3

     Ему вручили пышное платье, парик и банку с серебрином.
     — За дело, ребята.
     — Да, это смешно, — проговорил Эммануэль. — Как это надеть?
     — Давай, помогу тебе, я уже привык. Сейчас начнется перевоплощение. Я помогу тебе с серебрином.
     Бертран расправил складки платья.
     — Теперь ты — кукла, как и я!
     Эммануэль чувствовал себя откровенно нелепо.
     — Встань и замри! — шепнул Бертран. — Теперь ты только кула.
     — Эммануэль опустил глаза на бантик своих чулок. Эмма и Тэмма от души посмеялись бы с него, придумав очередную пакость. Бертран стоял напротив, в парике и платье. Чего только не сделаешь, чтобы не помереть с голоду!
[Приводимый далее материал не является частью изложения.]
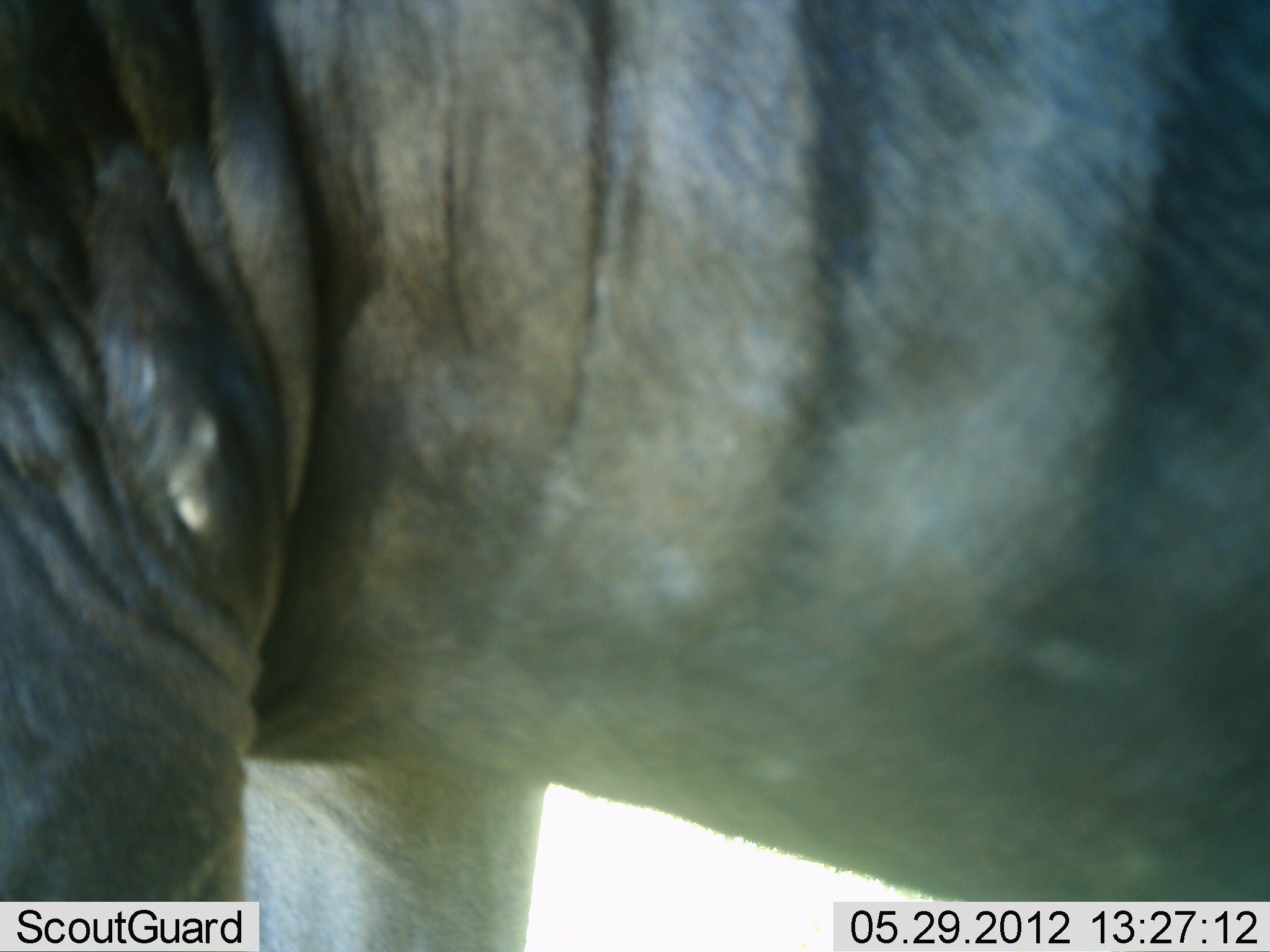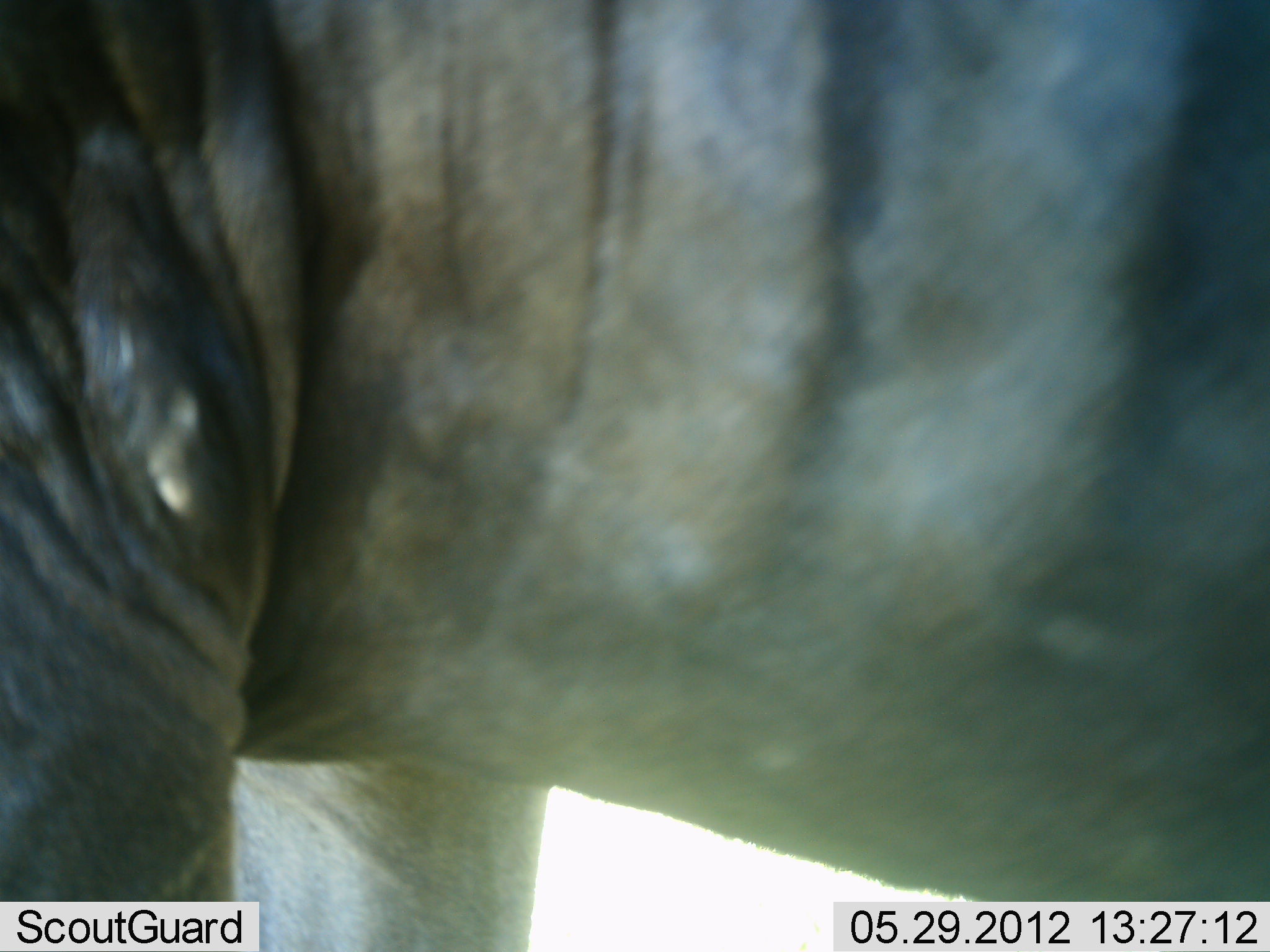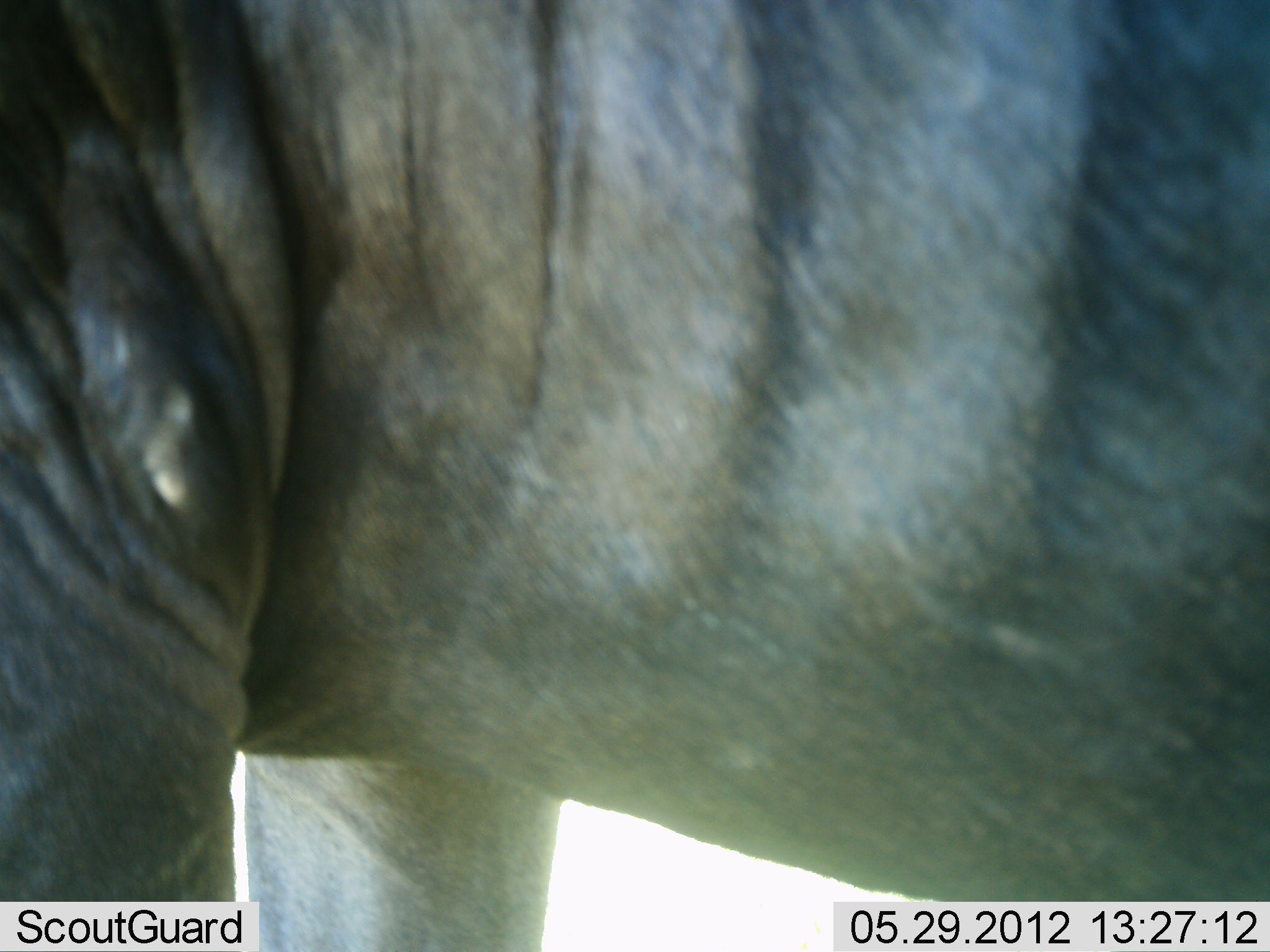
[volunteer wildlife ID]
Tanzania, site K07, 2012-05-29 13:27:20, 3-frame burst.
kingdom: Animalia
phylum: Chordata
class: Mammalia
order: Artiodactyla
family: Bovidae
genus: Connochaetes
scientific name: Connochaetes taurinus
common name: blue wildebeest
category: wildebeest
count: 1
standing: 100%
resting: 0%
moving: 0%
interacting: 0%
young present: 0%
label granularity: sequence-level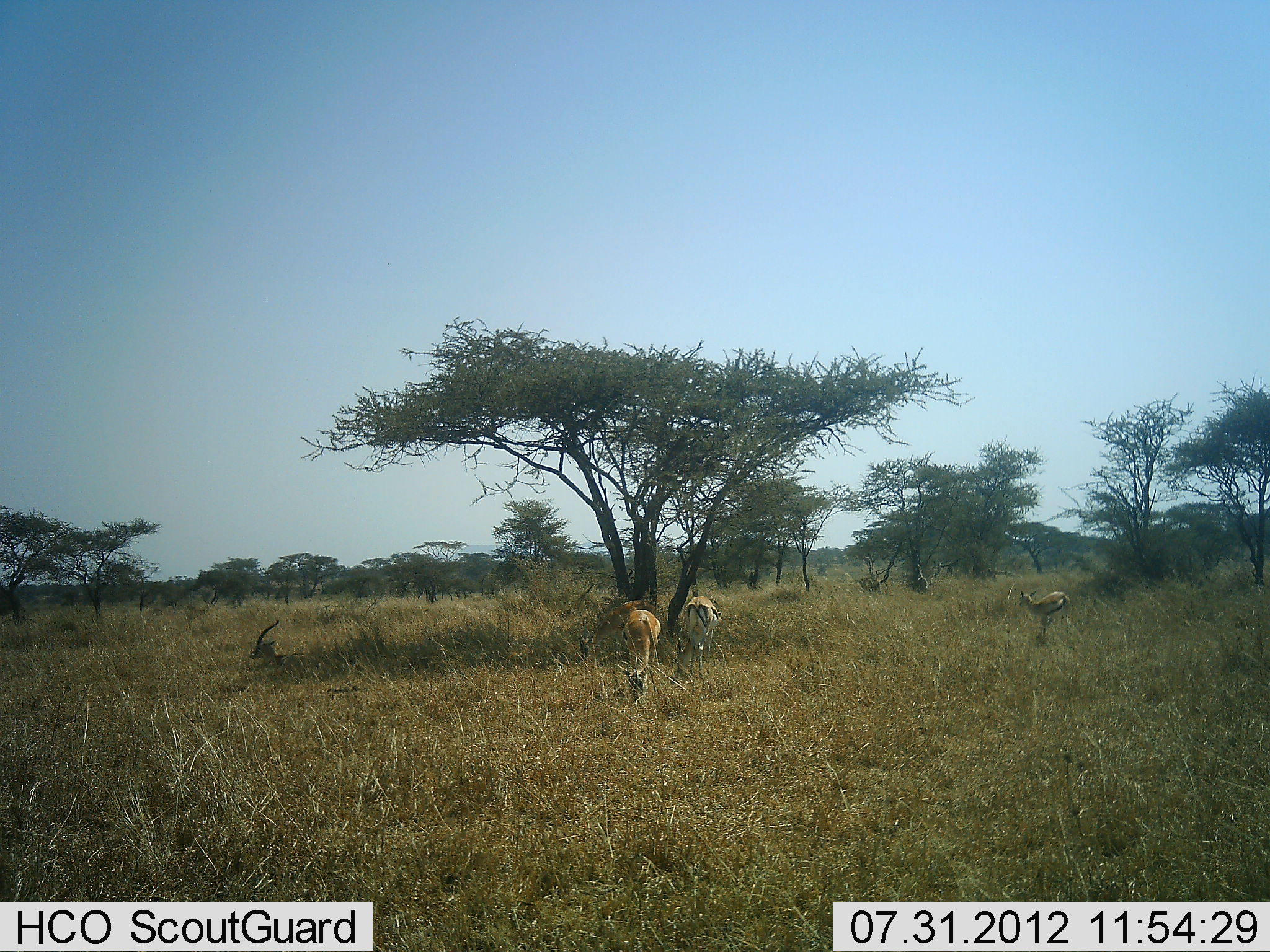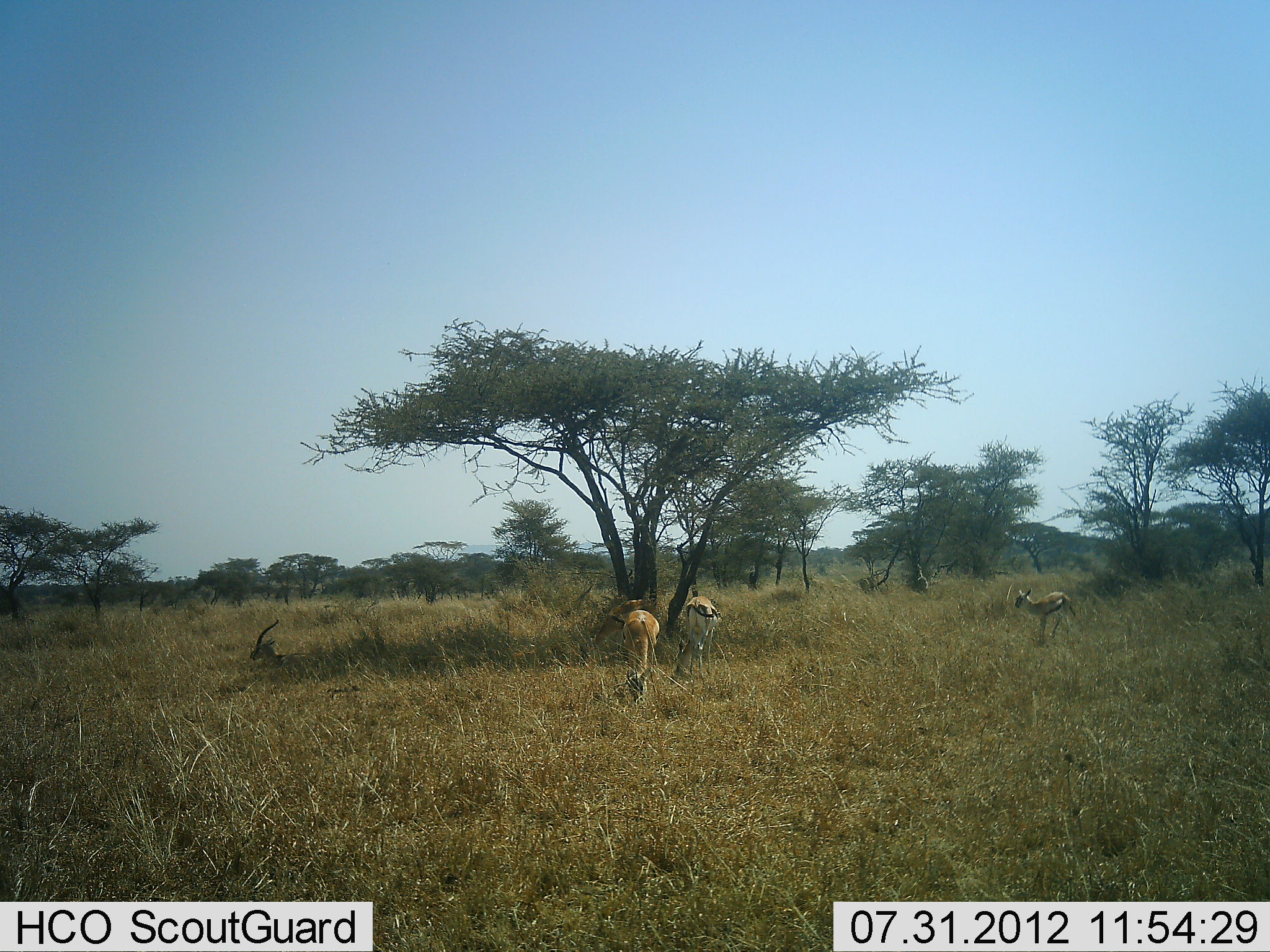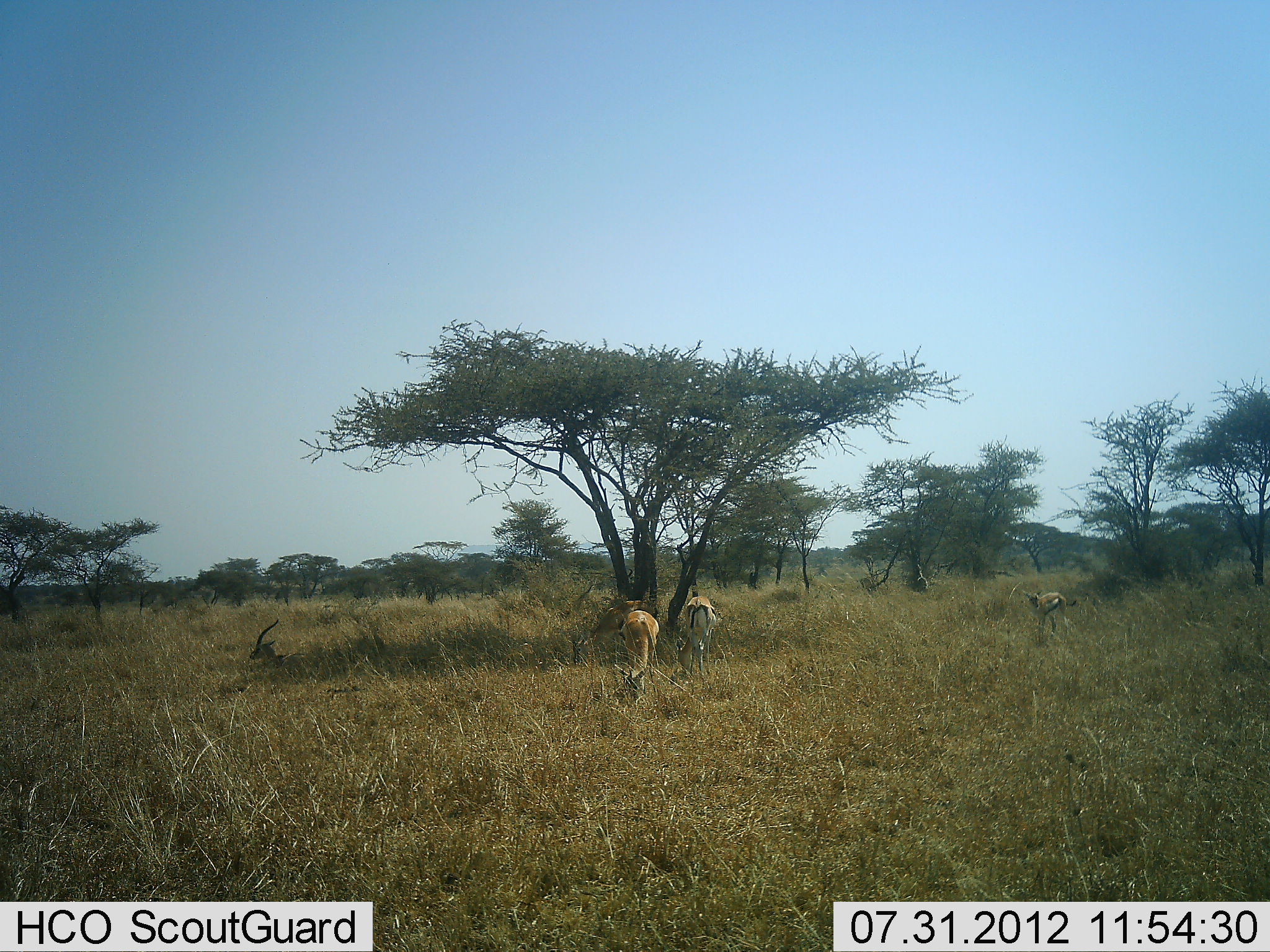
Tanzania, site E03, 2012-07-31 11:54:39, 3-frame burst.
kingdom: Animalia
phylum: Chordata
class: Mammalia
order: Artiodactyla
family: Bovidae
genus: Eudorcas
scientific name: Eudorcas thomsonii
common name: thomson's gazelle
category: gazellethomsons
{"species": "gazellethomsons (thomson's gazelle) (Eudorcas thomsonii)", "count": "4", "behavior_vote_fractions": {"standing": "70%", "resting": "80%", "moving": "0%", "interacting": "0%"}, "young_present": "10%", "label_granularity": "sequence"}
     День открытых дверей в музыкальной школе. Мужчина в очках играл сонату. Учитель игре на пианино. Это его Эммануэль всегда слушал по пути в магазин. Эту душераздирающую музыку он не забудет никогда, она научила его летать. Стоя на одном месте, Эммануэль наблюдал за руками учителя, за их плавными движениями. Эти руки творили чудо! Чудо музыки, настроения и меланхолии. Запах весны врывался в каждое открытое окно, в каждую щель, дурманил до головокружения. Вошла дама с двумя подростками.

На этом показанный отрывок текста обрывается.